→ **What the exercise asks**
The reply must repeat the listing below exactly and carry none of its pictures.
┌─ Records to process
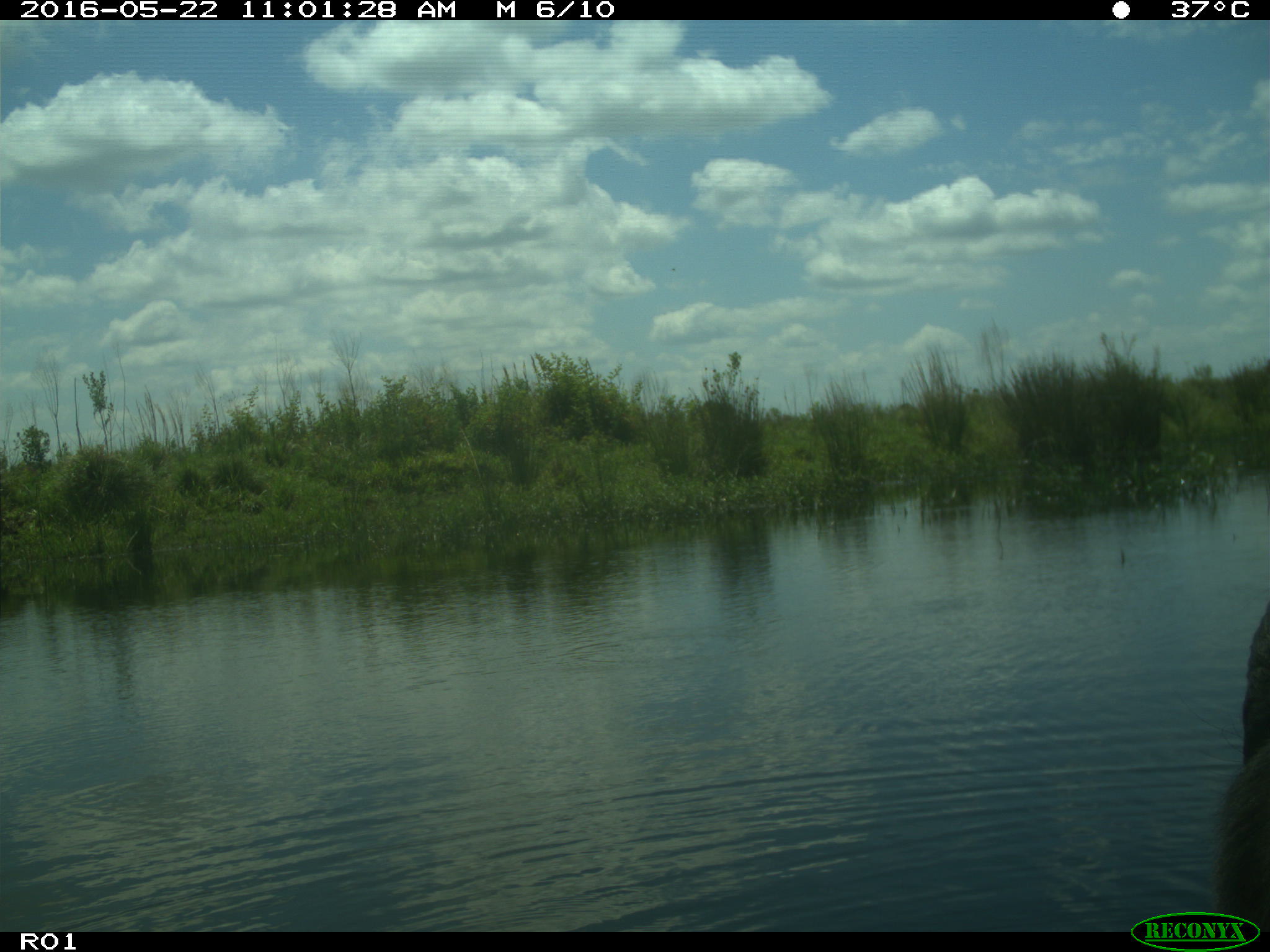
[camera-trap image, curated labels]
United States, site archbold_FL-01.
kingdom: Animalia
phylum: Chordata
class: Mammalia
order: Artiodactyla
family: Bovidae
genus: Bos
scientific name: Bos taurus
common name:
└─
→ **Reply**
[camera-trap image, curated labels]
United States, site archbold_FL-01.
kingdom: Animalia
phylum: Chordata
class: Mammalia
order: Artiodactyla
family: Bovidae
genus: Bos
scientific name: Bos taurus
common name:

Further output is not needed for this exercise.